L'énergie avant tout

La politique a cela de surprenant qu’elle peut vous amener sur des chemins que vous n’aviez pas imaginés. C’est ainsi que le docteur en sociologie et anthropologie qu’est Jean-Yves Pidoux s’est retrouvé à la direction des Services industriels de Lausanne (SiL) après sa première élection à la Municipalité en 2006.

De ce 1er juillet, il n’a pas de souvenir précis, si ce n’est d’avoir perçu d’emblée que, si définir de grandes orientations stratégiques est aisé, il faut savoir les ancrer dans une organisation, des métiers complexes, des partenariats multiples, des projets coordonnés.

Etre à la tête des SiL durant ces 15 années, ça a été une passion. C’est non seulement son cœur de Vert qui parle, convaincu des liens entre les problématiques énergétiques et environnementales, mais aussi celui de l’homme qui aime régir ce paradoxe que vivent les Services industriels: vendre de l’énergie, mais le moins possible afin de l’économiser.

En trois législatures, Jean-Yves Pidoux a vécu des moments importants comme l’ouverture du marché de l’électricité, la construction d’un réseau de fibre optique et la montée en puissance de la chaleur renouvelable dans le contexte du Plan climat de la Ville. Il a, en concertation avec ses chefs de service, lancé et concrétisé une réorganisation fondamentale des SiL.

Certes, des rendez-vous sont reportés, comme l’optimisation de l’usine hydro-électrique de Lavey ou la construction du parc éolien du Jorat. Mais il garde la foi en ces projets. Et, comme il dit, il espère être invité au coupé de ruban.

La force de la raison

Sa passion pour la chose publique n’a pas pris une ride. Il est consterné du refus par le peuple suisse de la loi sur le CO2 (approuvée par deux tiers des personnes qui ont voté à Lausanne). Mais il veut croire en la force de la raison et reste convaincu que c’est une chance que la démocratie suisse offre à toutes et tous la possibilité de participer au débat et aux décisions.
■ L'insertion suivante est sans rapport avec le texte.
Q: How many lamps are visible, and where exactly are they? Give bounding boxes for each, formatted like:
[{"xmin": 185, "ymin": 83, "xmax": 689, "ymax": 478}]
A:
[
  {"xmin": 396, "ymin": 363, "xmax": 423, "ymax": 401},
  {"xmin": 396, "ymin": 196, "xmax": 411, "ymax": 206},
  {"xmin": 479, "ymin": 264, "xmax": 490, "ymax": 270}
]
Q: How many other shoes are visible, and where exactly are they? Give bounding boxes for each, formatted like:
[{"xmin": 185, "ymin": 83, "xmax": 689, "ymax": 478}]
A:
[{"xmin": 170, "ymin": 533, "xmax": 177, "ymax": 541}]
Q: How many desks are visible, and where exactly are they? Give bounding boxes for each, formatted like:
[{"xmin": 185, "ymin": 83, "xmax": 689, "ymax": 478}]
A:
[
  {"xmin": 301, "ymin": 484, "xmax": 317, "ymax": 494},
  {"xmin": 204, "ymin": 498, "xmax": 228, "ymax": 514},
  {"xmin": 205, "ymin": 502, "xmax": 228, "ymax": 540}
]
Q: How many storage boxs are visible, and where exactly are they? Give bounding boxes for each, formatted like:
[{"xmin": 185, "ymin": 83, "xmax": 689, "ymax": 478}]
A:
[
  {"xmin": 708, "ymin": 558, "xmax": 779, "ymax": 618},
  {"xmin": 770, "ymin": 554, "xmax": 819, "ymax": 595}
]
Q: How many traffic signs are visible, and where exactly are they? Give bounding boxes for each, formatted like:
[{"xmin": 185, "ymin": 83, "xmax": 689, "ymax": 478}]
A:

Ce débat, il l’a aussi aimé lors des séances de Municipalité où l’«on peut s’occuper des affaires des autres alors que les autres s’occupent des nôtres.» En 15 ans, il confie ne pas avoir eu un seul jeudi, jour de séance, où il n’avait pas envie de retrouver ses six collègues.

Eloge de la discrétion

Ce défenseur des énergies renouvelables a su aussi renouveler sa curiosité pour tout et la capacité de déceler les choses positives. Alors qu’il avoue mieux connaître la musique classique que la scène rap lausannoise, il salue les changements qu’a apporté ce style de musique en rythmant la langue française.

Plutôt nature ou plutôt ville? Expert dans l’art de ne jamais vous donner la réponse que vous attendez, il vous dira qu’il adore le lac et la forêt, que le pont Chauderon lui évoque quantités de souvenirs, qu’il aime la fontaine de la Palud mais pas vraiment la place de l’Europe. Celui que l’on peut trouver discret vous répondra qu’il n’est pas persuadé que l’indiscrétion soit une qualité, et que, quand on s’occupe des Services industriels, si l’on ne parle pas de vous, c’est que tout fonctionne.